I am performing a url classification (phishing - nonphishing) and I plotted the learning curves (training vs cross validation score) for my model (Gradient Boost).
My View
It seems that these two curves converge and the difference is not significant. Tt's normal for the training set to have a slightly higher accuracy). (Figure 1)
The Question
I have limited experience on machine learning, thus I am asking your opinion. Is the way I am approaching the problem right? Is this model fine or is it overfitting?
Note: The classes are balanced and the features are well chosen
Relevant code
from yellowbrick.model_selection import LearningCurve
def plot_learning_curves(Χ, y, model):
# Create the learning curve visualizer
cv = StratifiedKFold(n_splits=5)
sizes = np.linspace(0.1, 1.0, 8)
visualizer = LearningCurve(model, cv=cv, train_sizes=sizes, n_jobs=4)
visualizer.fit(Χ, y) # Fit the data to the visualizer
visualizer.poof()
Firstly, in your graph there are 8 different models.
It's hard to tell if one of them is overfitting because overfitting can be detected with a "epoch vs performance (train / valid)" graph (there would be 8 in your case).
Overfitting means that, after a certain number of epochs, as the number of epoch increases, training accuracy goes up while validation accuracy goes down.
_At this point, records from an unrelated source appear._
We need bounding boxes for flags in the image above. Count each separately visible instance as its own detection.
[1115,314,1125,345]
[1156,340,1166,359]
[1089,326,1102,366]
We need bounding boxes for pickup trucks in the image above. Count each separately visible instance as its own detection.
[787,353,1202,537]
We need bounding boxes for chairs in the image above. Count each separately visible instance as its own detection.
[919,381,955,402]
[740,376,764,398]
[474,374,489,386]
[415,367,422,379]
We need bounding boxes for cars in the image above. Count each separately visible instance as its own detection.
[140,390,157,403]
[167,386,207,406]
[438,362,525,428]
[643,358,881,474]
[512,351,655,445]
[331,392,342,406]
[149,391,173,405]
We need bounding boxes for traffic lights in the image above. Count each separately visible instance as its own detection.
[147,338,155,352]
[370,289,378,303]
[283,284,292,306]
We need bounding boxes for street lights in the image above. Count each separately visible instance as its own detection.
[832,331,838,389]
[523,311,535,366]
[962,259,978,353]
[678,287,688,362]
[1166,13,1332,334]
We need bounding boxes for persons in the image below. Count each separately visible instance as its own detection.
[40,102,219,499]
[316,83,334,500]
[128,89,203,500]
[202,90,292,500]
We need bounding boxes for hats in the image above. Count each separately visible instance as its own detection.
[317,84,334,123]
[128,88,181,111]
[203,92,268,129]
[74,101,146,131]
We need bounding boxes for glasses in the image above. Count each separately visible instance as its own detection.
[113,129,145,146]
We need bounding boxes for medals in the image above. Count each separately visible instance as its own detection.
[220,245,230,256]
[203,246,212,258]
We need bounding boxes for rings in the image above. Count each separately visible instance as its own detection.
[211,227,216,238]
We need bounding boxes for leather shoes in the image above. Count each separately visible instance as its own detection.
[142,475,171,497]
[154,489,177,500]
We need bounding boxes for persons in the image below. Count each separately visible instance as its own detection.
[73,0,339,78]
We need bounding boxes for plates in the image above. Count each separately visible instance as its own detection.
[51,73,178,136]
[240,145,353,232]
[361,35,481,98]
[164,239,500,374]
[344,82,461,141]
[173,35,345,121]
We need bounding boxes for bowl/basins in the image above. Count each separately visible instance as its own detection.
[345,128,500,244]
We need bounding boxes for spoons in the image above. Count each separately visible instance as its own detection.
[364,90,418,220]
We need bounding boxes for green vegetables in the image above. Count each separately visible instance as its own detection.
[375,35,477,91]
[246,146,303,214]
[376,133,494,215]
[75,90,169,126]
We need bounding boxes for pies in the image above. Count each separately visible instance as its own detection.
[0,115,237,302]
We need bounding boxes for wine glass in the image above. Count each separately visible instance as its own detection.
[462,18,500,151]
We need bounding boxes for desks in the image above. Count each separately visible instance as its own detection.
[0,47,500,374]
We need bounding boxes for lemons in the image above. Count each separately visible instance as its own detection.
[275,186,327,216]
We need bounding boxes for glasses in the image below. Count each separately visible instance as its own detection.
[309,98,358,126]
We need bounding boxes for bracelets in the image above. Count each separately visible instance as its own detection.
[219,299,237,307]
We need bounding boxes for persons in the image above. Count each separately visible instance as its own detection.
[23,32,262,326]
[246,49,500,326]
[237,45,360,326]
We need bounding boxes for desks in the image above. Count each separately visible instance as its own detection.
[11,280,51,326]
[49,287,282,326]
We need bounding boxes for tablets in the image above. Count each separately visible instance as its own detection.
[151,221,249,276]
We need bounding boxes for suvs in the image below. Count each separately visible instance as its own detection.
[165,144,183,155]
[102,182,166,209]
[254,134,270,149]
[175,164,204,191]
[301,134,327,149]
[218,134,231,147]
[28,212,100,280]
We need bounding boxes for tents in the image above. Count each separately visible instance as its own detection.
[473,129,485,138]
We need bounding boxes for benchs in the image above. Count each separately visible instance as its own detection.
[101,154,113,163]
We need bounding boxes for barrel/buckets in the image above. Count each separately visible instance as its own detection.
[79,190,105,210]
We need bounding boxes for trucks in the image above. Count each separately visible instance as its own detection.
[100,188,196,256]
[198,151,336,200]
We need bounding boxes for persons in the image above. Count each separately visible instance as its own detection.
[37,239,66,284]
This can be the case, for example, when you have too few data points regarding the complexity of your problem, hence your model is using spurious correlations.
With your graph, what we can say is that the complexity of your problem seems to require a "high" number or training instances because your validation performance keep increasing as you add more training instances. There is a chance that the model with <10000 is overfitting but your >50000 could be overiftting too and we don't see that because you are using early stopping!